1st Cir. Kicks Inmate Suicide Attempt Case; SCOTUS Appeal Pending
Back in August, the First Circuit decided Penn v. Escorsio, an arguably obvious case where qualified immunity was denied to prison guards who knew about an inmate's suicide risks, ignored his very vocal threats to do exactly that, then found him strung up in his cell. The inmate, Matthew Lalli, suffered severe brain damage and will require $9 million in care, according to his mother, who brought suit on his behalf.
Now, despite plans to appeal the First Circuit's ruling to the U.S. Supreme Court, the case itself will return to the district court and be scheduled for trial, as the First Circuit denied a request to hold the case pending further appeal, reports the Bangor Daily News.
While most court opinions, with the facts filtered through hindsight, carry the "they could've done more" tone, both the First Circuit's opinion and the district court left no doubt in their narratives about how they saw things: these officers simply did nothing, despite knowing of Lalli's suicide risk.
When Lalli was brought in, a suicide evaluation was completed by the intake officer. It scored high enough to make Lalli a clear risk, yet he was placed in a regular cell. When Lalli was brought to court for a bail determination, he repeatedly threatened his own life and said that he had nothing to live for if he couldn't be with his daughter -- he had custody, but bail was denied. On the way back to the jail, he repeated his suicide threats enough that fellow prisoners were concerned and reported it.
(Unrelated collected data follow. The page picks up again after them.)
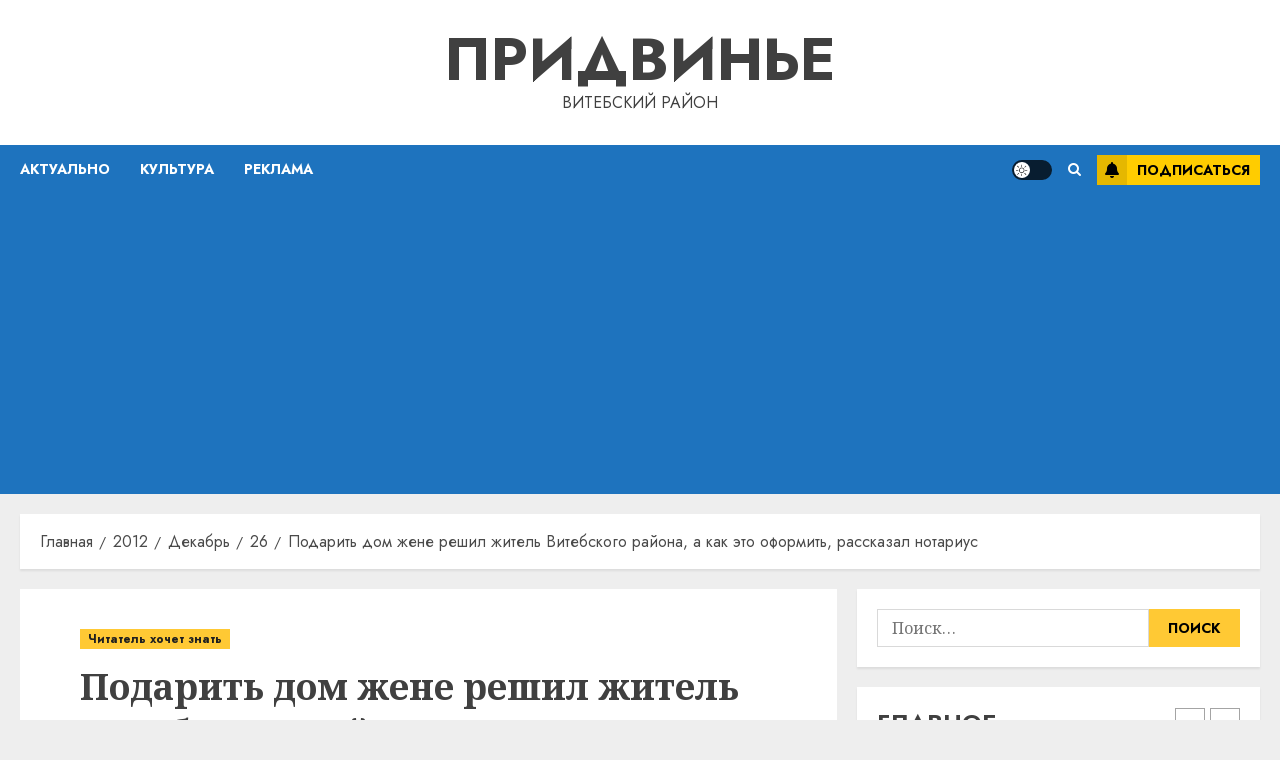

--- FILE ---
content_type: text/html; charset=utf-8
request_url: https://www.google.com/recaptcha/api2/aframe
body_size: 269
content:
<!DOCTYPE HTML><html><head><meta http-equiv="content-type" content="text/html; charset=UTF-8"></head><body><script nonce="XLp6O9OnPyUoE8WTxj_fHQ">/** Anti-fraud and anti-abuse applications only. See google.com/recaptcha */ try{var clients={'sodar':'https://pagead2.googlesyndication.com/pagead/sodar?'};window.addEventListener("message",function(a){try{if(a.source===window.parent){var b=JSON.parse(a.data);var c=clients[b['id']];if(c){var d=document.createElement('img');d.src=c+b['params']+'&rc='+(localStorage.getItem("rc::a")?sessionStorage.getItem("rc::b"):"");window.document.body.appendChild(d);sessionStorage.setItem("rc::e",parseInt(sessionStorage.getItem("rc::e")||0)+1);localStorage.setItem("rc::h",'1769157629217');}}}catch(b){}});window.parent.postMessage("_grecaptcha_ready", "*");}catch(b){}</script></body></html>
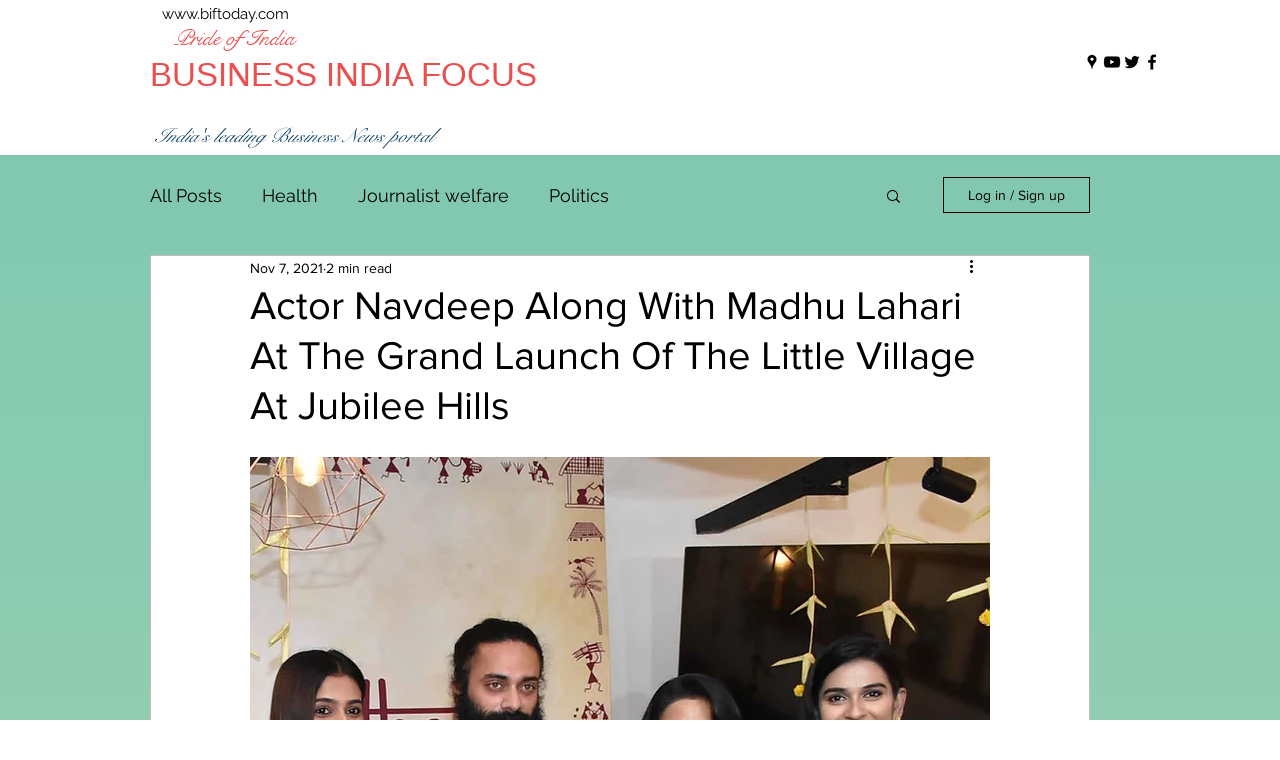

--- FILE ---
content_type: text/html; charset=utf-8
request_url: https://www.google.com/recaptcha/api2/aframe
body_size: 267
content:
<!DOCTYPE HTML><html><head><meta http-equiv="content-type" content="text/html; charset=UTF-8"></head><body><script nonce="4zoGJ6IvA998PmInhYJx_A">/** Anti-fraud and anti-abuse applications only. See google.com/recaptcha */ try{var clients={'sodar':'https://pagead2.googlesyndication.com/pagead/sodar?'};window.addEventListener("message",function(a){try{if(a.source===window.parent){var b=JSON.parse(a.data);var c=clients[b['id']];if(c){var d=document.createElement('img');d.src=c+b['params']+'&rc='+(localStorage.getItem("rc::a")?sessionStorage.getItem("rc::b"):"");window.document.body.appendChild(d);sessionStorage.setItem("rc::e",parseInt(sessionStorage.getItem("rc::e")||0)+1);localStorage.setItem("rc::h",'1768931858871');}}}catch(b){}});window.parent.postMessage("_grecaptcha_ready", "*");}catch(b){}</script></body></html>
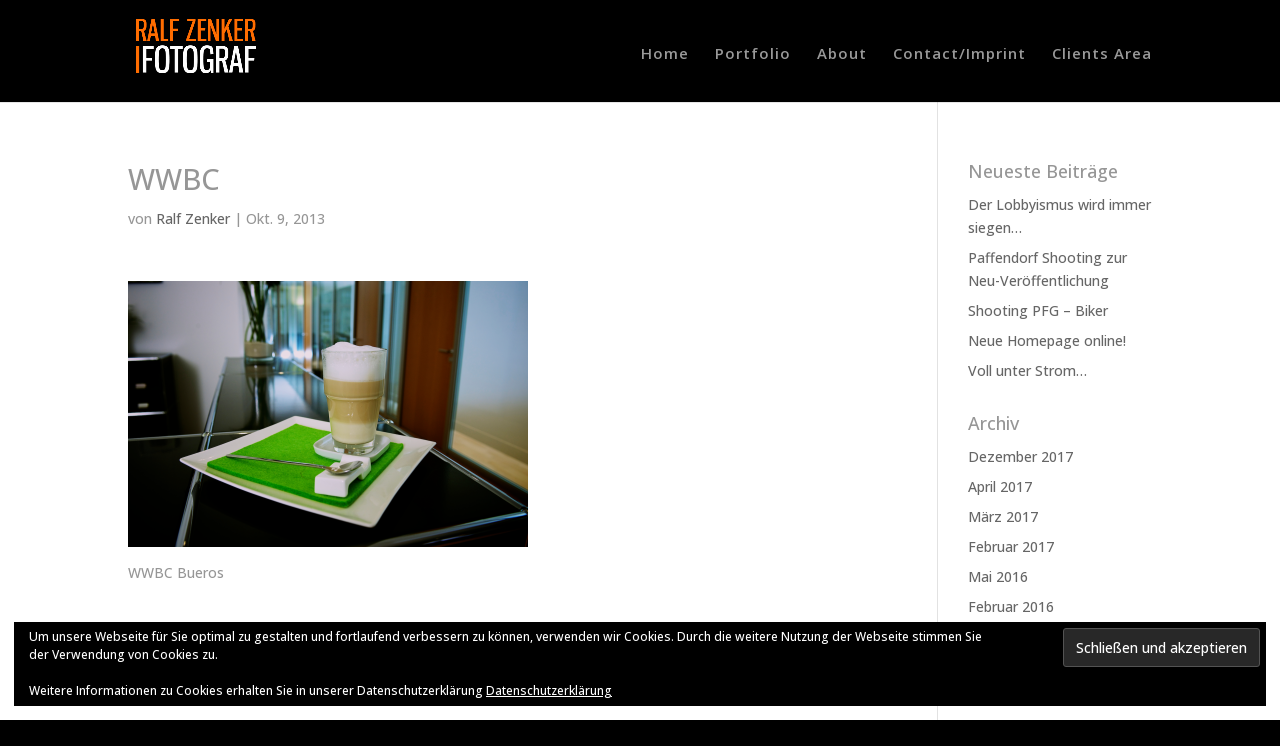

--- FILE ---
content_type: text/css
request_url: https://www.ralle.org/wp-content/uploads/wtfdivi/wp_head.css?ver=1593689036
body_size: -76
content:
body.single article.has-post-thumbnail>img:nth-of-type(1){width:auto !important;height:auto !important}body.single article.has-post-thumbnail .et_post_meta_wrapper>img:nth-of-type(1){width:auto !important;height:auto !important}#footer-info + #footer-info{display:none}.et_pb_fullwidth_header .et-pb-icon.scroll-down{animation:fullwidth-header-bounce 2.2s ease-out infinite}@keyframes fullwidth-header-bounce{0%{transform:translateY(0%)}12.5%{transform:translateY(20%)}25%{transform:translateY(0%)}37.5%{transform:translateY(20%)}50%{transform:translateY(0%)}}@media only screen and (min-width:981px){.et_pb_slider:not(.et_pb_gallery),.et_pb_slider:not(.et_pb_gallery) .et_pb_container{height:145px !important}.et_pb_slider:not(.et_pb_gallery),.et_pb_slider:not(.et_pb_gallery) .et_pb_slide{max-height:145px}.et_pb_slider:not(.et_pb_gallery) .et_pb_slide_description{padding-top:15px !important;padding-bottom:15px !important;height:auto !important}}

--- FILE ---
content_type: text/javascript
request_url: https://www.ralle.org/wp-content/uploads/wtfdivi/wp_footer.js?ver=1593689036
body_size: -18
content:
jQuery(function($){$('.et-social-icons:not(:has(.et-social-linkedin))').append('<li class="et-social-icon et-social-linkedin"><a href="https://www.linkedin.com/in/ralfzenker" class="icon" alt="LinkedIn" aria-label="LinkedIn"><span>LinkedIn</span></a></li>&nbsp;');$('.et-social-icons:not(:has(.et-social-instagram))').append('<li class="et-social-icon et-social-instagram"><a href="https://www.instagram.com/ralfzenker" class="icon" alt="Instagram" aria-label="Instagram"><span>Instagram</span></a></li>&nbsp;');});jQuery(function($){$('.et-social-icon a, .et-extra-social-icon a').attr('target','_blank');});jQuery('#footer-info').html("<a href=\"http:\/\/www.zenker.org\/contact-imprint\" target=\"_blank\">\r\nImpressum   <\/a>\r\n<a href=\"http:\/\/www.zenker.org\/datenschutzerklaerung\" target=\"_blank\">\r\nDatenschutzerkl\u00e4rung   <\/a>    \r\n&copy; Ralf Zenker <\/a>   <span class=\"divibooster_year\"><\/span><script>jQuery(function($){$(\".divibooster_year\").text(new Date().getFullYear());});<\/script>");jQuery(function($){});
And yet, he was left in a regular cell, with no extra monitoring, while the suicide cell was prepared. While he was waiting, he continued to scream threats of suicide and eventually made an attempt on his own life. He was rescued in time to save his life, but not in time to save his brain.
Of course, doing nothing in the face of an obvious risk of harm is pretty much the definition of deliberate indifference. And at the summary judgment phase, with all facts skewed in the plaintiff's favor, this really was an obvious case.
The district court held that a reasonable jury could conclude the defendants were deliberately indifferent because they took essentially no action to forestall a substantial risk that Lalli would attempt suicide. The court also held that reasonable officials in defendants' positions would have known they violated Lalli's clearly established Fourteenth Amendment rights by not taking any action to forestall this risk.
The First Circuit wasn't even sure the case should be there: "[A] district court's pretrial rejection of a qualified immunity defense is not immediately appealable to the extent that it turns on either an issue of fact or an issue perceived by the trial court to be an issue of fact." (emphasis added by the court, quoting Cady v. Walsh.) And, "Defendants concede that clearly established law dictated they take some action to abate a known risk, whereas the district court found a jury could conclude Defendants took effectively no action to abate a known risk."
But a beacon of hope remained: The First Circuit limited its holding to the summary judgment phase, noting "This opinion should not be construed as holding Defendants are totally ineligible for qualified immunity. Depending on what Defendants can prove at trial, they may indeed be entitled to raise qualified immunity as an affirmative defense."